“I do not rule out renewed strikes on terrorists in foreign countries. This is what advanced democracies do.” — Sounds noble, until one stops laughing (or cries).
Look, there’s something deeply unsettling in the polished logic of Prime Minister Benjamin Netanyahu’s latest sermon to the world: terrorists deserve no sanctuary, so countries that host them must either cough them up or be targets themselves. Because when one wields power, there’s no higher law than “might makes right.”
What he calls “what advanced democracies do,” let’s unpack that. Democracy, in many people’s hearts, promises justice, due process, limits on power—not a carte blanche for extraterritorial strikes.

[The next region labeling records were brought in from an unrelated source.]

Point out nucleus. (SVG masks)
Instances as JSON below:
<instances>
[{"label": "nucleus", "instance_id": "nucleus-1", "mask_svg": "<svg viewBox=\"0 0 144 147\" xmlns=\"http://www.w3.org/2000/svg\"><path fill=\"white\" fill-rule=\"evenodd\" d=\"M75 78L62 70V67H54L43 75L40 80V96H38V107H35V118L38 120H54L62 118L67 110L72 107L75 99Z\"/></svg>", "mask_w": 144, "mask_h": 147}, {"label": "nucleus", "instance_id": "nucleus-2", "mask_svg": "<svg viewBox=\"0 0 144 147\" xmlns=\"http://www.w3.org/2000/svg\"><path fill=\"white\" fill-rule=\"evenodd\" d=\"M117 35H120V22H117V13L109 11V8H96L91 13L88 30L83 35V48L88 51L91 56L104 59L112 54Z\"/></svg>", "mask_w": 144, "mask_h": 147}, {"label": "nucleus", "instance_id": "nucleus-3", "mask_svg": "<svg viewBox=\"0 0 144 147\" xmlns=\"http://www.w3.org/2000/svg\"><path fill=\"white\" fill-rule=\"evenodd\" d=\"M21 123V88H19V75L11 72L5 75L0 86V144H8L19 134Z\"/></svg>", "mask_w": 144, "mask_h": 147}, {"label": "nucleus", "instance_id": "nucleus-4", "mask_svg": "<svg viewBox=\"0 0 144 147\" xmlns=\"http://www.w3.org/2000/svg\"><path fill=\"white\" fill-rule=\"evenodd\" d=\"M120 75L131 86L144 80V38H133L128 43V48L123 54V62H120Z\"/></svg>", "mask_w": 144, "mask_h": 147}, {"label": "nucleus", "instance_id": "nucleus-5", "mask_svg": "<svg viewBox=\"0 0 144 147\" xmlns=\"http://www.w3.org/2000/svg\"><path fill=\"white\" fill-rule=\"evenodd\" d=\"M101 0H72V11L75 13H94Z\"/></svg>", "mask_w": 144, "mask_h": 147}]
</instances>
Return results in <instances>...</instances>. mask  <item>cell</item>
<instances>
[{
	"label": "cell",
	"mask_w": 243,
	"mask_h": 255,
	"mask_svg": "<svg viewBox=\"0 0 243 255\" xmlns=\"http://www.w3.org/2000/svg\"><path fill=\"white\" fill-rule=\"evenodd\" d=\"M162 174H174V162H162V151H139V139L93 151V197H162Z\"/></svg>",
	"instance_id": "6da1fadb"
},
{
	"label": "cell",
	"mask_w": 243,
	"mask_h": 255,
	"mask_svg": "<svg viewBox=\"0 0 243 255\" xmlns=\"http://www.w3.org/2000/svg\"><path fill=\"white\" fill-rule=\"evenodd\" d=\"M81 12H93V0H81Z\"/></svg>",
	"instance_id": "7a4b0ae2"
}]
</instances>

Yet here we have an argument that sovereignty should yield not to diplomacy, not to negotiation, but to the drone-strike, the missile, the secretive kill-mission conducted beyond public scrutiny. Because that, apparently, is the hallmark of maturity: to threaten and act across borders whenever, wherever.
The recent strike in Doha, Qatar, is the poster child of this philosophy: Hamas leaders allegedly there; mediation in motion; ceasefire on the table—but also, apparently, a kill list upstairs somewhere. Five Hamas members dead, a Qatari guard dead, negotiations either derailed or weakened, outrage erupting. Sovereignty trampled. Trust evaporated. Yet Netanyahu proclaims: this is statecraft. Advanced democracy.
And what of the alternative? Qatar’s protests that this was a violation of international law, “state terror,” a betrayal of mediation. Yeah, but—they’re the ones who hosted the so-bad ones, right? So why be upset when Israel takes “justice” into its own hands?
Let’s also talk about consistency. When the U.S. hunted down bin Laden, there was fallout, yes—but there was also a narrative: the 9/11 trauma, the moral panic, sympathetic audiences. Here, it's a different neighborhood, a different massacre (October 7), but the logic somehow must be accepted without question. When Netanyahu says “wherever they hide,” the thought unspoken is: wherever we decide to shoot first, ask questions later.
Here’s the cruel arithmetic not on his podium: mis-targets, civilian suffering, destroyed lives—not just of “terrorists,” but innocents caught in the radius of your bombs. The diplomatic cost, the regional hatred, the undermining of rule of law—it adds up. But “advanced democracy” does risk these things, perhaps. Just with more PR polish.
This is the real question we have to demand answers to, not more speeches: What standard of evidence? What accountability? Who defines the “terrorist” so that the rest of us—millions of people—don’t disappear into their list?
Because in the name of “doing what advanced democracies do,” one might end up claiming moral high ground while stomping over every principle that makes democracy—not dictatorship—bearable.
So yes: strike. Hunt. Pursue. But if you’re going to call yourself “advanced,” make sure you also carry the weight of restraint, transparency, law, and the humanity that doesn’t check out when bombs drop.